• [Tasks to perform]:
**a)** According to the news piece on Babylon Health's COVID-19 care assistant, which NHS trust did Babylon sign a 10-year partnership with in January?
**b)** Extend the news piece on Babylon Health's COVID-19 care assistant, carrying on after its final paragraph.

• [Supplied passage]:
-*-*-
Babylon Health launches digital assistant for COVID-19
‘Virtual doctor’ firm Babylon Health has introduced a digital care assistant to advise people how to diagnose and manage suspected COVID-19 infections.
The care assistant can be used at all hours to check symptoms, track illness, cope with self-isolation, and maintain communication with healthcare workers, says the company, whose GP at Hand phone app is being piloted in the NHS.
Babylon says the new COVID-19 service “delivers appropriate information and care for each individual according to their need, allocating doctors’ time to the patients who need it most.”
It says that with 20% of UK healthcare staff likely to be self-isolating or ill at the height of the pandemic, alternative ways to connect patients and doctors have to be deployed.
The digital medicine specialist has been rolling out its service in London and the West Midlands and in January signed a 10-year partnership with Royal Wolverhampton NHS Trust aimed at providing remote access to GPs and hospital specialists at times that suit patients.
The expansion came after the Care Quality Commission (CQC) concluded in December that the platform offered a “good” service, two years after the watchdog said in a report that it provided unsafe care.
“COVID-19 is the biggest public health threat to our communities for nearly a century and Babylon has a huge obligation to help,” said Ali Parsa, Babylon’s chief executive on the launch of the COVID-19 care assistant.
“The combination of our technology and clinical service allows our doctors and nurses to use their time for the most suited tasks, whilst amplifying their expertise for the benefit of all our patients,” he added.
-*-*-
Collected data

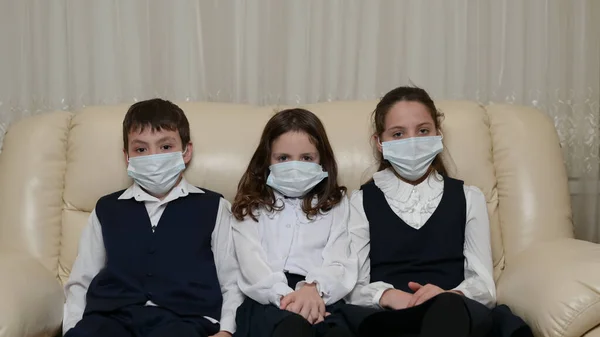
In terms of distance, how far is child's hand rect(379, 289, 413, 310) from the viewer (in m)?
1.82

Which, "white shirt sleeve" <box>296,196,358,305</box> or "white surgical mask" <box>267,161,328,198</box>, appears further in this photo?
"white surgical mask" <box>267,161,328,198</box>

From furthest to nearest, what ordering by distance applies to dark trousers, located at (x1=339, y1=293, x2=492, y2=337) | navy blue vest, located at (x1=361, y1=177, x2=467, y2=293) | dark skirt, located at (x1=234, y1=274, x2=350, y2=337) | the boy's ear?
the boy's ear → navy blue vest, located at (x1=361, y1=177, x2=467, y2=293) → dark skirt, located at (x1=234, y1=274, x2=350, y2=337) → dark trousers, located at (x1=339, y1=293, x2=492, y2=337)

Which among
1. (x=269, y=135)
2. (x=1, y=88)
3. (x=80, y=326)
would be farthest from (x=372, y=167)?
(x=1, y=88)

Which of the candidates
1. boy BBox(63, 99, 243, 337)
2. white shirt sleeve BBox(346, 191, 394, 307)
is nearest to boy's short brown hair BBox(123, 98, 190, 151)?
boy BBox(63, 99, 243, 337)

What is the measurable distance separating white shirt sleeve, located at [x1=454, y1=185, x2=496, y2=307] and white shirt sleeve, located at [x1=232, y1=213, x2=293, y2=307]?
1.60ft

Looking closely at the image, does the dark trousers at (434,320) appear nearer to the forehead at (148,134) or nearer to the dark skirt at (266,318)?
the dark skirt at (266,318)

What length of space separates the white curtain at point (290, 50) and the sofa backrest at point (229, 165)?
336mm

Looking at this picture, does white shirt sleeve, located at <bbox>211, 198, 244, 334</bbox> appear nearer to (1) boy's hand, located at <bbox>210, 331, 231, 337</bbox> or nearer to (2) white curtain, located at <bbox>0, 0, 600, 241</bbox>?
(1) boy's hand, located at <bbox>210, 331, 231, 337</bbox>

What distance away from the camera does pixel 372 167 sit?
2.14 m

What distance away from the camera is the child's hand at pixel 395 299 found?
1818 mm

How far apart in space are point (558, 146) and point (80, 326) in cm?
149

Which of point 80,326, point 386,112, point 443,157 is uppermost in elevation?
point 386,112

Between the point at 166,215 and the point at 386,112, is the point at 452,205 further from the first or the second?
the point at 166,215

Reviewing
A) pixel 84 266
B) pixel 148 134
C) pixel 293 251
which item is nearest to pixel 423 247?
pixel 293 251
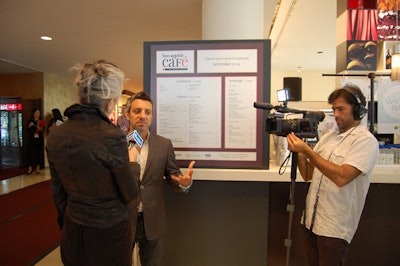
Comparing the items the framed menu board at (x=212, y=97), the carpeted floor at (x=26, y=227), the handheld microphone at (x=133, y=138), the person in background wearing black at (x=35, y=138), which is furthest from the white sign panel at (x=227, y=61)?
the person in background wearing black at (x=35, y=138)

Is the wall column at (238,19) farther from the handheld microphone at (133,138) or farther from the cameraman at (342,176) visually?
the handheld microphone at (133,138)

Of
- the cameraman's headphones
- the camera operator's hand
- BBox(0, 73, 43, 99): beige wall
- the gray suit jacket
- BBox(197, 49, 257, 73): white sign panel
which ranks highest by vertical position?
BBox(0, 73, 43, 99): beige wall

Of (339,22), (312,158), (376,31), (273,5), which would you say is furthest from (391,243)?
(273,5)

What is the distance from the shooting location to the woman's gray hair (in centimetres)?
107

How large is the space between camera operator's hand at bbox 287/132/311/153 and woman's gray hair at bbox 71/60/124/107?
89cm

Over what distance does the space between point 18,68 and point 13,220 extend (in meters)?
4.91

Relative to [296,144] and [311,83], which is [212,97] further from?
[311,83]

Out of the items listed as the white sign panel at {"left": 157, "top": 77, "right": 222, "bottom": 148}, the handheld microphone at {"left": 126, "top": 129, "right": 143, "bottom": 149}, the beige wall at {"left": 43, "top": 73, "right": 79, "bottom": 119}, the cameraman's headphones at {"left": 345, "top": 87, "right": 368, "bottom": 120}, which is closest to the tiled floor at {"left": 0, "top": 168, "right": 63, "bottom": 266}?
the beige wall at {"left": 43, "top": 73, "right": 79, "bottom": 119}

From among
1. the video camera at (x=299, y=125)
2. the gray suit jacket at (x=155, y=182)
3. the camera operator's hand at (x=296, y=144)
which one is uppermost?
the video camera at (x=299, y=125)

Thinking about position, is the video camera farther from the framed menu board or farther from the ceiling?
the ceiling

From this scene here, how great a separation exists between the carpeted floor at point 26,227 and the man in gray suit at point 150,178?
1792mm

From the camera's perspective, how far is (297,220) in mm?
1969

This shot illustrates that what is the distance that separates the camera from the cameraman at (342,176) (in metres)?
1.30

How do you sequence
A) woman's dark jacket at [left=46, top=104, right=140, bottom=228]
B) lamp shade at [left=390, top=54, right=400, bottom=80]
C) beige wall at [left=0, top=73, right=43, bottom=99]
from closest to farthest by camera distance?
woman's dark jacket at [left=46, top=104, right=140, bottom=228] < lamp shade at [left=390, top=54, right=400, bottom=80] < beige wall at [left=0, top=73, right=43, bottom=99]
-*-*-
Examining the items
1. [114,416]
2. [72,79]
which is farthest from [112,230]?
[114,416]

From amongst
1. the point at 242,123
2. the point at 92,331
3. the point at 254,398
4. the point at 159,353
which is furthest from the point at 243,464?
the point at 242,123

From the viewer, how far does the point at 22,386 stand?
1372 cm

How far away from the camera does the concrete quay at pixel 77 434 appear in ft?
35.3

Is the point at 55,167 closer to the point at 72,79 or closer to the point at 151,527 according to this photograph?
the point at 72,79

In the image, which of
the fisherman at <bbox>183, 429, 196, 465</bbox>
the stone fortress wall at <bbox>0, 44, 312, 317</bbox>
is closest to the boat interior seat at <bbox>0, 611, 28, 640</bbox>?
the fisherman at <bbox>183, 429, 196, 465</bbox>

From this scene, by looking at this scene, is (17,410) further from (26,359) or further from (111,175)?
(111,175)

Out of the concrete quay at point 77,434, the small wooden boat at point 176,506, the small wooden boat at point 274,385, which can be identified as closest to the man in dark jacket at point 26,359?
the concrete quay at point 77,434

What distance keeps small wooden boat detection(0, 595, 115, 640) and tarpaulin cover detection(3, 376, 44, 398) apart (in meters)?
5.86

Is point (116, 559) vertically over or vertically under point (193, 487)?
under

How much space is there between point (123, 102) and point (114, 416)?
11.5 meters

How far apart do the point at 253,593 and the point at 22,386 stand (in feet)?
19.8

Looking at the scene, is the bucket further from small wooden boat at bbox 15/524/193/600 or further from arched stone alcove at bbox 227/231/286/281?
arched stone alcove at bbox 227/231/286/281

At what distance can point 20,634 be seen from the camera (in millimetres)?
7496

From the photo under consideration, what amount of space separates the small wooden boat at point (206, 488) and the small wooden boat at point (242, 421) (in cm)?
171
-*-*-
• [Per-task answers]:
**a)** Royal Wolverhampton NHS Trust.

**b)**
The care assistant provides guidance to people in the form of six steps, starting with general information on the outbreak and advice on self-isolation, caring for others and minimising contamination.
There’s also a symptom checker and a live chat function to connect users with a Babylon team member for advice. The next stage is daily logging of symptoms in the app and guidance on managing them, moving on to virtual consultations for those who need them and referral to hospital care when needed.
Babylon said the app would be made available to all its UK patients in stages over the coming days, and “many others soon after.”
The app is free to download and is free in Birmingham and London through the NHS. Elsewhere, users have to sign up for pay-as-you-go or annual subscriptions.
As of 22 March, there were 5,683 total confirmed cases of coronavirus in the UK, and 281 deaths. London has seen the most cases of COVID-19 of any region in the UK, with many boroughs having more than 100 known cases. There are 91 confirmed cases in Birmingham.